Wildelife. As well as one of the world’s most volcanically-active islands, Fernandina is also considered one of the most pristine for lack of non-native plants and animals. There are no feral dogs or donkeys on Fernandina, nor goats, rats, pigs and cats. With such an environment to protect it is easy to understand why the
National Park Service insists on precautions to avoid transportation of seeds or any animal forms to the island — visitors are required to wash their shoes before landing. Because of these measures, neither
marine iguanas nor
flightless cormorants have predators on the island and are left to multiply in safety. In this sense Fernandina is the only place in the Galapagos where you can travel back in time and see the island before arrival of humanity.
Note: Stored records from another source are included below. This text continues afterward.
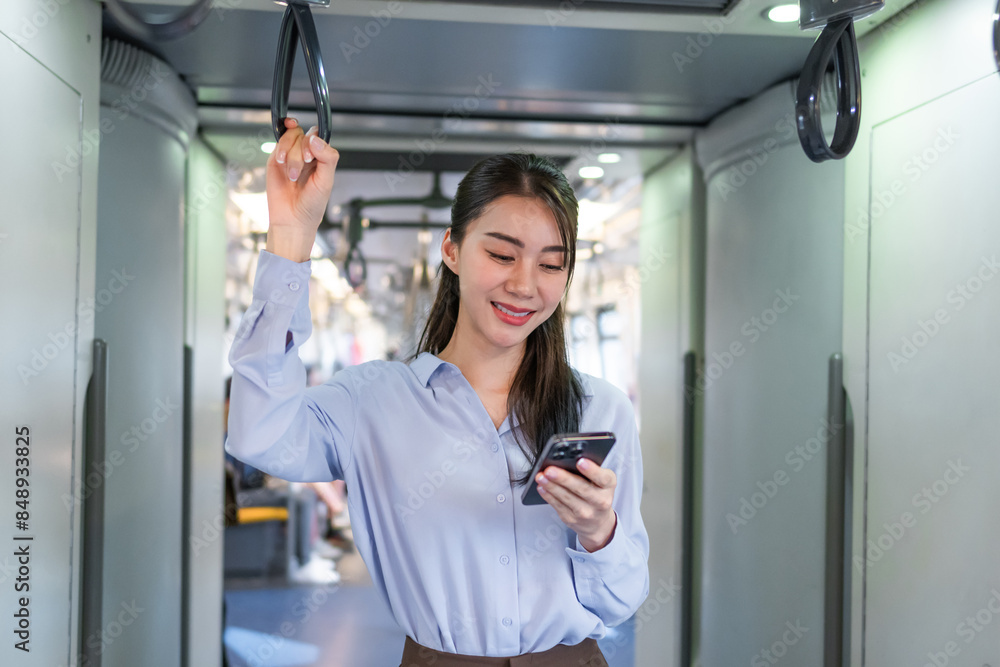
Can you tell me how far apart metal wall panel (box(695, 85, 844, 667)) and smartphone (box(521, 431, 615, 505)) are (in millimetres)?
1393

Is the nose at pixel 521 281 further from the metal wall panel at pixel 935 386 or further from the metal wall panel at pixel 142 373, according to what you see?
the metal wall panel at pixel 142 373

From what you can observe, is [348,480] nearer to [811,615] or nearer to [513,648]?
[513,648]

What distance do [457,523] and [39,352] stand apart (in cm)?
98

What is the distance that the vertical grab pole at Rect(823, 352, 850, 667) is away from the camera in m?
2.06

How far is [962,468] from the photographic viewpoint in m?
1.65

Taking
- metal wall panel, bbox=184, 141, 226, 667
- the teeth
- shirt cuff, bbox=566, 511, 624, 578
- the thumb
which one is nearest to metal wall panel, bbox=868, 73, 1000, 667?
shirt cuff, bbox=566, 511, 624, 578

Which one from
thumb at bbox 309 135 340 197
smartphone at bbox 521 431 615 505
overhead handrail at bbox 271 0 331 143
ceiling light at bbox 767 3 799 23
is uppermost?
ceiling light at bbox 767 3 799 23

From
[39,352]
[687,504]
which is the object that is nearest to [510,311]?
[39,352]

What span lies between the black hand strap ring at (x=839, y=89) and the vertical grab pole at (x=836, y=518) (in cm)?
123

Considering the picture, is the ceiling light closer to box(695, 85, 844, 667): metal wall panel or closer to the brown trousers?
box(695, 85, 844, 667): metal wall panel

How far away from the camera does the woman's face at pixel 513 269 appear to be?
1.18 meters

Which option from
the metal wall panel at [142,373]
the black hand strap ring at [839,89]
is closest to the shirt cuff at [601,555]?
the black hand strap ring at [839,89]

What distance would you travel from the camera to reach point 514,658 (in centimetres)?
117

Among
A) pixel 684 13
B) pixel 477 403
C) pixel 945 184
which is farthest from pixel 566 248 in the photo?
pixel 945 184
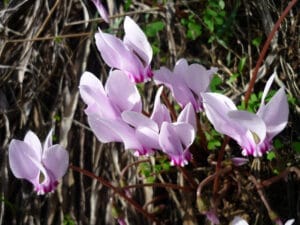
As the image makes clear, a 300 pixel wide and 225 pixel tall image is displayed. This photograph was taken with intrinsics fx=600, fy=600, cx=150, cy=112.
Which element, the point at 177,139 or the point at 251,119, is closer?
the point at 251,119

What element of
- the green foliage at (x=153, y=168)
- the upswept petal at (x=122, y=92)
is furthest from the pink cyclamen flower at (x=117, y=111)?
the green foliage at (x=153, y=168)

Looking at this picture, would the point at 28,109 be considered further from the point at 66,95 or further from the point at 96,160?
the point at 96,160

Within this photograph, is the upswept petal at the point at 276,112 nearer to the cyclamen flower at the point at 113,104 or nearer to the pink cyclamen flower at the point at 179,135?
the pink cyclamen flower at the point at 179,135

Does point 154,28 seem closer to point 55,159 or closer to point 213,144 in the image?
point 213,144

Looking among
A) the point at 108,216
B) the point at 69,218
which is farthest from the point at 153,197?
the point at 69,218

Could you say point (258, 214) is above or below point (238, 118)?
below

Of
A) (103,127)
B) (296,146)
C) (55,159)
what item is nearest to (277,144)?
(296,146)

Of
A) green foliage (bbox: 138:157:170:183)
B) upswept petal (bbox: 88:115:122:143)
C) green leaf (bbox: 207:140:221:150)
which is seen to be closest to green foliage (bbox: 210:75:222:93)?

Fernandina has been associated with illegal harvesting and smuggling of protected
sea cucumbers. Encouraged by Japanese fishermen, Ecuadorians have harvested huge quantities of these creatures off the coast of Fernandina for shipment to Asia.
Places to visit.
Punta Espinosa
Fernandina has only one visitors’ site, at Punta Espinosa on the northwest coast, opposite
Isabela. Here thousands of
marine iguanas lie about in the sun, digesting their dinners and shooting sprays of salt water into the air in fits of iguanic sneezing. There are also
sea lions,
flightless cormorants and a few
Galapagos penguins.
Things to do.
Snorkelers swimming in the clear waters of the lagoon will see
rays,
white-tip sharks,
turtles and plenty of brilliantly colored tropical fish.